The Global Semiconductor Alliance has formed the Capital Lite Working Group to help new semiconductor startups reduce costs, raise equity financing, and otherwise improve their changes of success.

The group will look at new business models, partnerships, and tools for smaller chip-design companies. The GSA represents “fabless” chip design companies, or those that design chips but have them fabricated by a contract manufacturer.

The group could prove to be a catalyst for startups in the $300 billion chip business. While there is a lot of money to be made in chips, it’s not easy to get into the business, where giants rule.

As we noted at the GSA’s recent dinner, the chip industry is the bedrock of the $1 trillion-plus electronics industry. And its pace of innovation is punishing, with new chip factories costing as much as $4 billion to build now.
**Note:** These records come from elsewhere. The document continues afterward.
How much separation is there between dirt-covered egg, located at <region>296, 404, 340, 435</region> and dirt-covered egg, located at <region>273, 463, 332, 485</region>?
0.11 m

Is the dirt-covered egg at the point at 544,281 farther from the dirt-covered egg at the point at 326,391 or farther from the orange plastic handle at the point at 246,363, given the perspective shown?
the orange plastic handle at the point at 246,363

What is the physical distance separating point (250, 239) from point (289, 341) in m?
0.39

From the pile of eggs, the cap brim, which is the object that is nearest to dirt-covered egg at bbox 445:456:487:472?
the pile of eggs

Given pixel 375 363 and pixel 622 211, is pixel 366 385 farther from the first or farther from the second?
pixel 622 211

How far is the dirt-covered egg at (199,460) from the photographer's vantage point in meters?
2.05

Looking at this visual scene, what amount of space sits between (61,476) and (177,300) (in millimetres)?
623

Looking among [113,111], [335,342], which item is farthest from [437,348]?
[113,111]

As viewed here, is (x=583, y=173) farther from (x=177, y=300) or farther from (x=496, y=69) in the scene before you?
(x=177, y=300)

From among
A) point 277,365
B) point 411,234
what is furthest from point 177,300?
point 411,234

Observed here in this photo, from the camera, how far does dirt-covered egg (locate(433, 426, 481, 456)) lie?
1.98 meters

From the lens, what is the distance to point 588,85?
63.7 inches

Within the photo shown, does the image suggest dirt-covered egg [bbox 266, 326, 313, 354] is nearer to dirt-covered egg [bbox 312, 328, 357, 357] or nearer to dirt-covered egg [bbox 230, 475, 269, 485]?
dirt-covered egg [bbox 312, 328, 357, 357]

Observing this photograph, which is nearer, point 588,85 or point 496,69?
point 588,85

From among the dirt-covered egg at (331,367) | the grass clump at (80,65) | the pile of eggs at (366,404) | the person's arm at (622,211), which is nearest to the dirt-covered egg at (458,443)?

Every two years, chip makers have to invent entirely new processes to keep the lights turned on, and chip designers have to create high-demand chips to keep the factories filled. Moore’s Law, the prediction by Intel chairman emeritus Gordon Moore that the number of transistors on a chip will double every two years, demands continuous breakthroughs. Startups are the ones that either come up with the breakthroughs or exploit them.

The group is analyzing the current funding problem in order to provide real, workable solutions that re-attract venture investment to the semiconductor industry. Too many VCs avoid chip companies these days because they may take $100 million in investment before they can get to market. That’s just too risky for some investors. The GSA has created a white paper on the topic dubbed, The Capital-Lite Semiconductor Model: Revitalizing Semiconductor Startup Investment. More than 30 member companies are part of the group, with representatives from the semiconductor, electronic design automation (EDA), foundry (contract chip manufacturer), VC and banking segments.

The GSA said chip funding deals have fallen significantly since the downturn of 2008, dropping from 22 deals in 2007 to four in 2011. The average round fell from $8.7 million in 2007 to $7 million in 2011.